-- START --
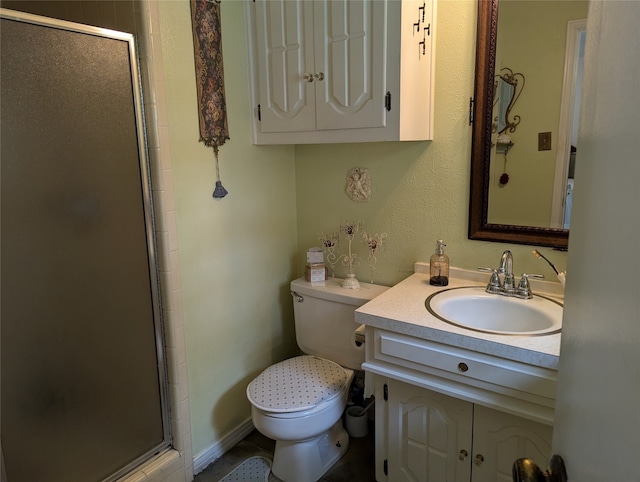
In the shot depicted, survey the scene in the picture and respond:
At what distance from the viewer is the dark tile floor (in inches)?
74.2

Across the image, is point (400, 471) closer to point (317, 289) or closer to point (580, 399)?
point (317, 289)

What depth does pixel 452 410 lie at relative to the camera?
149 cm

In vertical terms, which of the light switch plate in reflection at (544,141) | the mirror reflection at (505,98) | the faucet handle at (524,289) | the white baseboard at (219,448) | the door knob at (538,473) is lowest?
the white baseboard at (219,448)

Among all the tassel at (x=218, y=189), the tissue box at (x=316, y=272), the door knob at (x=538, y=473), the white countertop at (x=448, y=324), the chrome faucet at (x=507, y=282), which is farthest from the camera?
the tissue box at (x=316, y=272)

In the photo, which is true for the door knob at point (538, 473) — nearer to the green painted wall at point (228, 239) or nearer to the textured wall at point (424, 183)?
the textured wall at point (424, 183)

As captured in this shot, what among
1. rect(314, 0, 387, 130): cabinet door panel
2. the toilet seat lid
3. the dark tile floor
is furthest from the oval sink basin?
the dark tile floor

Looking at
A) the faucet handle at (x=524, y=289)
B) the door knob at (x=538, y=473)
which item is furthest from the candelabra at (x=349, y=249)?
the door knob at (x=538, y=473)

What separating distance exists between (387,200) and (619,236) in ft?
5.14

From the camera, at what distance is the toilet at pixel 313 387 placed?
1713 mm

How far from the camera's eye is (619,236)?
417 mm

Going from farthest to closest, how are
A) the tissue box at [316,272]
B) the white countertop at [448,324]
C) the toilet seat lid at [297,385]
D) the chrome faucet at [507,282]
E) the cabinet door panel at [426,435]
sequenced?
the tissue box at [316,272] < the toilet seat lid at [297,385] < the chrome faucet at [507,282] < the cabinet door panel at [426,435] < the white countertop at [448,324]

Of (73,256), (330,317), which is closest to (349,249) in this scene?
(330,317)

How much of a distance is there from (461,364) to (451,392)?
0.35 feet

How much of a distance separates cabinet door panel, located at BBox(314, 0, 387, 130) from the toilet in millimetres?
746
-- END --
* STATED EXERCISE: Quote every one of the records above word for word, leaving out the pictures.

* OUTPUT FOR THIS EXERCISE:
In the shot depicted, survey the scene in the picture and respond:
At what distance from the viewer is the dark tile floor (in inches)?
74.2

Across the image, is point (400, 471) closer to point (317, 289) or closer to point (580, 399)?
point (317, 289)

What depth does pixel 452 410 lie at relative to the camera?
149 cm

In vertical terms, which of the light switch plate in reflection at (544,141) | the mirror reflection at (505,98) | the faucet handle at (524,289) | the white baseboard at (219,448) | the door knob at (538,473) is lowest?
the white baseboard at (219,448)

Among all the tassel at (x=218, y=189), the tissue box at (x=316, y=272), the door knob at (x=538, y=473), the white countertop at (x=448, y=324), the chrome faucet at (x=507, y=282), which is farthest from the camera?
the tissue box at (x=316, y=272)

In the photo, which is true for the door knob at point (538, 473) — nearer to the green painted wall at point (228, 239) or nearer to the textured wall at point (424, 183)?
the textured wall at point (424, 183)

As captured in this shot, what among
1. rect(314, 0, 387, 130): cabinet door panel
2. the toilet seat lid
3. the dark tile floor
is furthest from the oval sink basin?
the dark tile floor

Looking at
A) the faucet handle at (x=524, y=289)
B) the door knob at (x=538, y=473)
which item is furthest from the candelabra at (x=349, y=249)?
the door knob at (x=538, y=473)

What separating distance exists between (387,200) and (619,236) in ft?
5.14

From the camera, at what distance is the toilet at pixel 313 387 placed?
1713 mm

How far from the camera's eye is (619,236)?
417 mm

Going from farthest to closest, how are
A) the tissue box at [316,272]
B) the white countertop at [448,324]
C) the toilet seat lid at [297,385]
D) the chrome faucet at [507,282]
E) the cabinet door panel at [426,435]
sequenced?
the tissue box at [316,272] < the toilet seat lid at [297,385] < the chrome faucet at [507,282] < the cabinet door panel at [426,435] < the white countertop at [448,324]

Of (73,256), (330,317), which is closest to (349,249) in this scene?
(330,317)

How much of a distance is there from (461,364) to (451,392)?
0.35 feet

How much of a distance separates cabinet door panel, located at BBox(314, 0, 387, 130) from the toilet in millimetres?
746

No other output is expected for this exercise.